The closed guard is a fundamental position in brazilian jiu jitsu. The player lies on his back with legs hooked around the back of his opponent, totally in control. This position can vary from the opponent either on his knees, on one knee or totally standing. The jiu jitsu player has a range of techniques he can apply like sweeps and submissions. The opponent tries to prevent submission attempts and pass the guard and gain a more advantageous position such as the mount.

Open Guard

This is another classic position from which jiu jitsu players try to work their sweeps and submissions. It differs only in that the jiu jitsu player on his back does not lock his legs. Several variations exist of the open guard such as placing the feet on the opponents his and maintaining full control.

Butterfly Guard

This is another fundamental position learnt early on and very popular with higher grade jiu jitsu players. The legs in this position are hooked with the ankles inside between the opponents legs, against the inside of the opponents thighs. (just like a butterfly). Good control of the opponent is maintained by also securing a confortable grip for example under the arms. This position enables to carry out effective sweeps and transitions, however tends to be difficult to maintain for a longer period of time compared to the closed guard for example.

Spider Guard

The spider guard is particularly effective in gi bjj, when long sleeves enable the jiu jitsu player to exercise good control of his/her opponent.

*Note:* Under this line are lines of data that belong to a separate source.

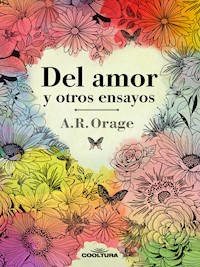 Del amor y otros ensayos - A. R. Orage - ebook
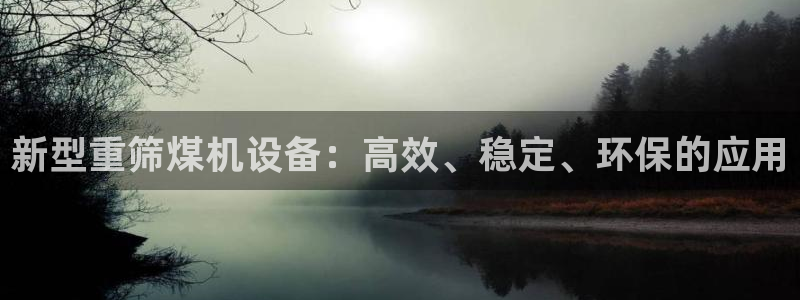 威九国际网站进入AB,AB：新型重筛煤机设备：高效、稳定、环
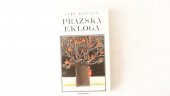 kniha Pražská ekloga Román o čtrnácti obrazech, Rozmluvy 1982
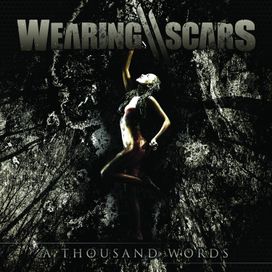 A Thousand Words - Wearing Scars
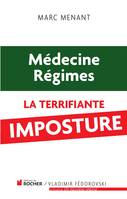 Médecine, régimes, la terrifiante imposture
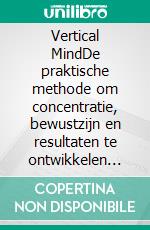Vertical MindDe praktische methode om concentratie, bewustzijn en resultaten te ontwikkelen dankzij de verticale geest. E-book. Formato EPUB ebook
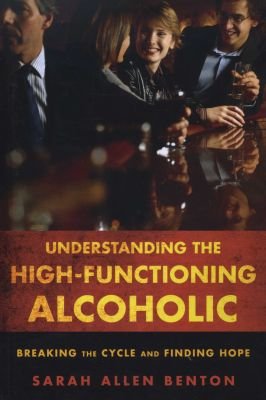 Understanding the High-Functioning Alcoholic Image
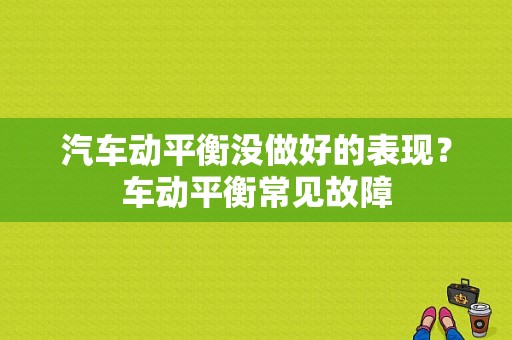 汽车动平衡没做好的表现？车动平衡常见故障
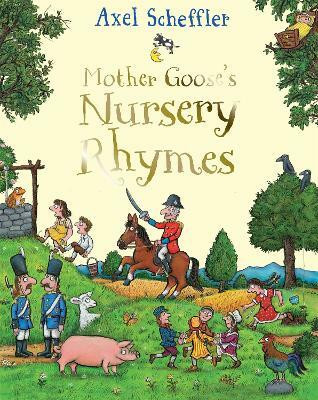 Mother Goose's Nursery Rhymes(English, Hardcover, Scheffler Axel)
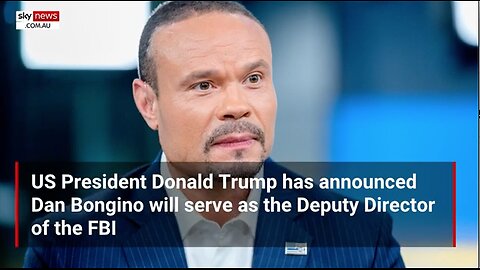 Dan Bongino to work alongside Kash Patel as Deputy Director of the FBI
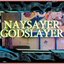 Naysayer Godslayer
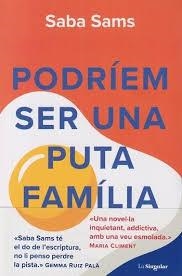 Podríem ser una puta família | 9788413588131 | Saba Sams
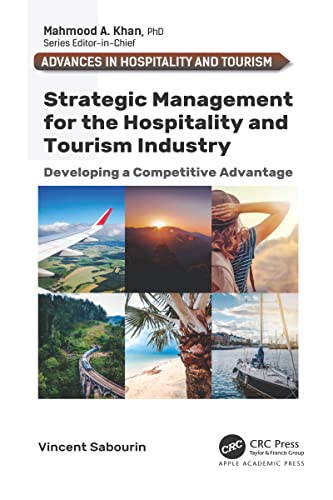 Strategic Management for the Hospitality and Tourism Industry Developing a Competitive Advantage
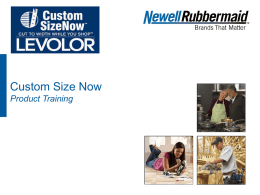 Custom Size Now Product Training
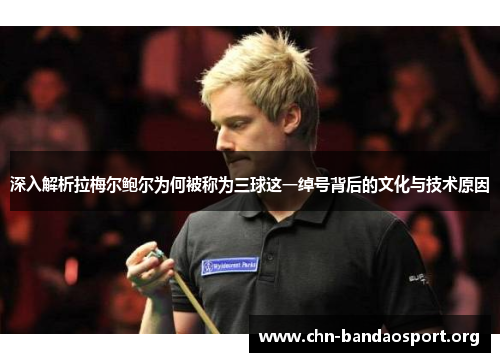 深入解析拉梅尔鲍尔为何被称为三球这一绰号背后的文化与技术原因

The jiu jitsu player is on his back pressing the soles of his feet against the biceps of the opponent. Submissions such as for example the omoplata and triangle choke as well as a whole range of sweeps make this position another good option to be included in the game of a jiu jitsu practitioner.

Sitting Guard

A position where the jiu jitsu player controls his opponents only with his arms but sitting up with legs in front prepared for an exchange.

Half Guard

A fundamental position in brazilian jiu jitsu and is very common and arises very often when the opponent attempts to pass the jiu jitsu players guard but gets one leg entangled by the jiu jitsu player. This position opens up another whole chapter in jiu jitsu with a range of sweeps and submissions that can be done from the bottom and submissions and passes that can be done from the top. From a vale-tudo perspective of course the top position is advantageous but from sports jiu jitsu perspective a skillful half-guard player can do very well here.

Knee-on the belly

Also known as the knee-mount, this is a dominant grappling position with the opponent placing a knee at the bottom of the jiu jitsu players torso and the other leg extended for balance. This position is most commonly attained from side-control (cross-body).


This is another dominant grappling position typically achieved once the opponent is successful in passing the guard. The top player lies perpendicular to the player on the bottom with his legs free exerting full control.

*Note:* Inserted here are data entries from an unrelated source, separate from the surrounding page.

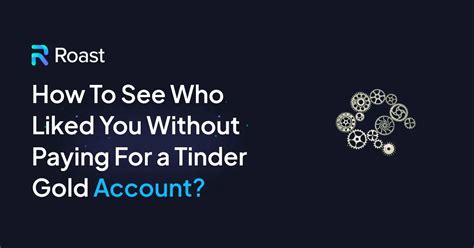 How To See Who Liked You On Tinder Without A Premium Subscription Roast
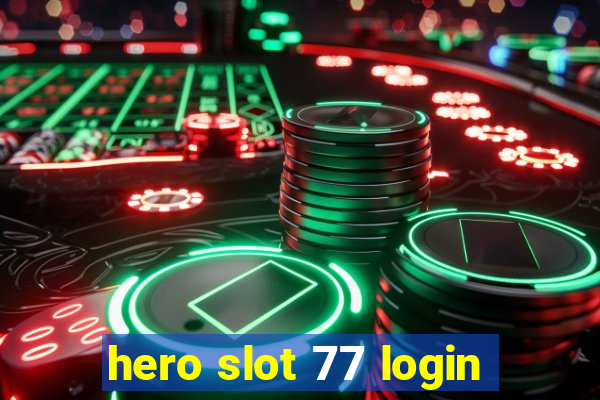 hero slot 77 login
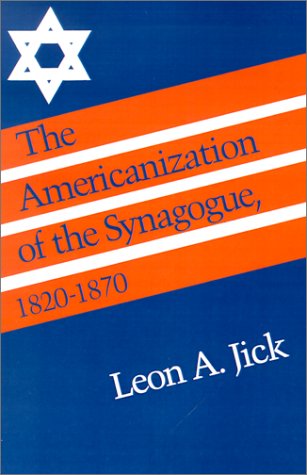The Americanization of the Synagogue, 1820–1870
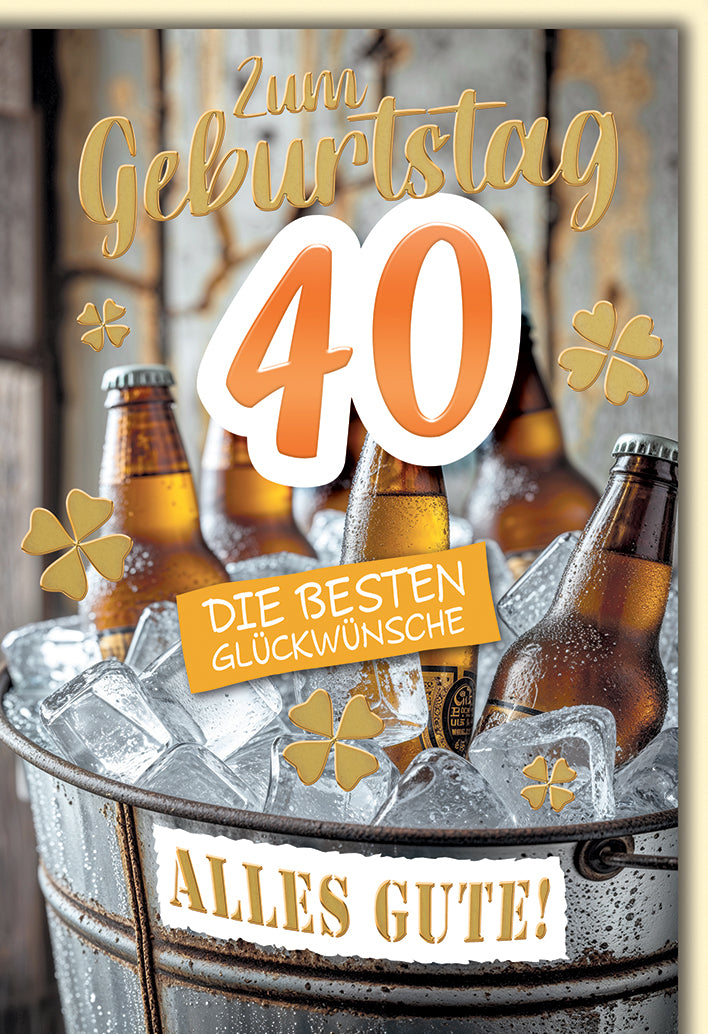 Geburtstagskarte 40: Bierflaschen in Eiseimer mit Glückwunsch-Schriftzug, goldene Kleeblätter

This is a position achieved as a transition from side-control and is well-known in judo and translated as "scarf-hold". Two variations of this pin exist with one arm under the head and the other under the arm of the player on the bottom.

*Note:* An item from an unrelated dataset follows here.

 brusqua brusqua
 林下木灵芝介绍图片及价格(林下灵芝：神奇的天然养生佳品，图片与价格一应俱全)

Another slight variation of this hold is known as kata-gatame whe the arm of the opponent on the bottom is placed around his head allowing the top opponent to execute the arm-triangle choke if needed.


This a dominant ground grappling position where one player is supine, with the other player invertedly lying prone on top, normally with his or her head over the bottom opponents's chest.


A dominant grappling position with the player on top sitting on the bottom player's torso. The bottom player is unable to exercise any submissions from this position and focuses on escaping while the top player tries to maintain this position and execute chokes and locks.


Another very dominant position where one player is behind the other controlling him. The defending player facing down is considered to be in an inferior position. The player that achieved this position attempts to hook his legs around in order to maintain good control and the proceed to execute a submission.